The mind/body connection is more powerful than most people realize. Doctors and scientists don’t even completely understand how it works, but there’s no denying it. And you enhance this connection when you play more than one sport.
This is also one of the benefits of long toss. You learn how to hit a target from different distances. It takes you out of the confines of the pitching delivery – you can stop thinking “I need to have perfect mechanics” – and gives you instant feedback. You can read more about that here: The Long Toss Debate (Part II): The Benefits.
So are good mechanics important for pitching? Absolutely. Are mechanics the biggest cause for control problems? Not exactly, but they’re certainly a factor.
But here’s the bigger question: Will thinking about mechanics make it easier to throw strikes?
Mechanics are important for power and consistency. But once you commit to making the pitch, you have to just trust your mechanics, focus on your target, and execute the pitch.
Here are some quick tips for developing a solid, repeatable delivery, so that when it comes time to compete, you’re not thinking about mechanics.
- Use good drills: Drills are helpful for training different aspects of the pitching delivery. BUT, and this is important…
- Stick with drills that train good movement patterns (rather than focusing on positions!) There are a ton of bad pitching drills out there.
- Repeat your delivery: Repetition breeds consistency. This can include mound work (bullpen work) or what’s sometimes referred to as dry work or shadow work (basically practicing your delivery without a ball).

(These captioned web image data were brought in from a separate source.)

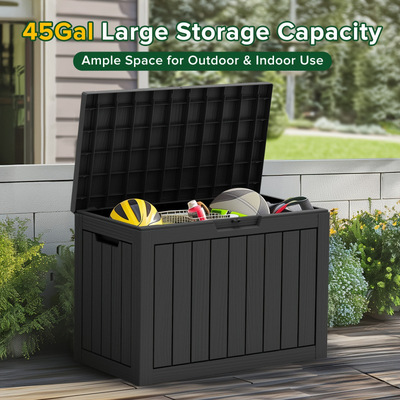 D 474 Waterproof Outdoor Storage 45 GAllon Large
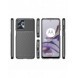 Thunder Case fodral för Motorola Moto G13 silikon pansarfodral svart
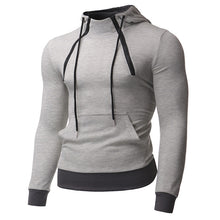 Load image into Gallery viewer, Fashion Basic Pure Color Men Sweatshirts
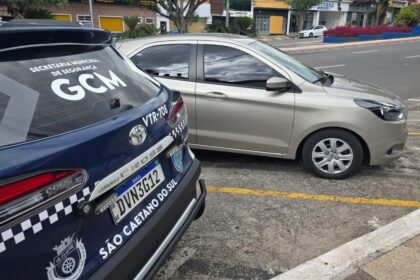 GCM de São Caetano captura procurado pela Justiça por abuso de menor com auxílio do Smart Sanca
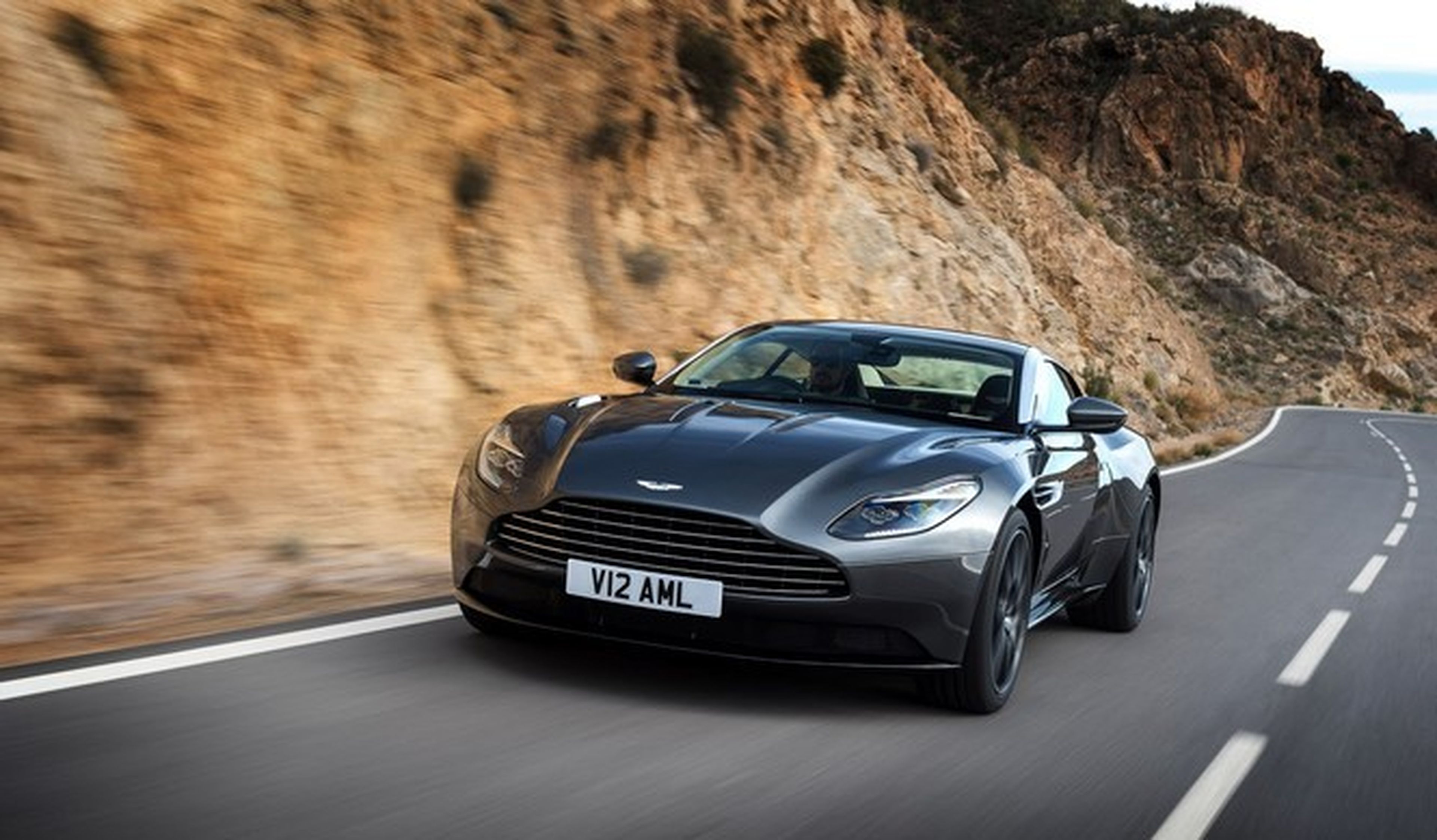 ¿Va a presentar Aston Martin un DB11 con motor AMG?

If using a towel helps give you the feel for practicing your delivery with something in your hand, that’s fine too, just make sure you use it this way.
Bonus tip: Practice your delivery with your eyes closed.
It will really help you hone in on what your body is feeling.
When working on control and command, emphasize FEEL over mechanics.Throw one low and away – how did that feel? Repeat it. Now throw one inside – how did it feel? Repeat. The same way repeating your delivery improves consistency with your mechanics, repetitive “target practice,” so to speak, will improve control and command.
Instead of focusing entirely on one specific skill like pitching, I encourage young athletes to play other sports. The challenges and unique demands of each sport will improve motor coordination, body awareness, and make you an all around better athlete. And being a better athlete will make you a better pitcher.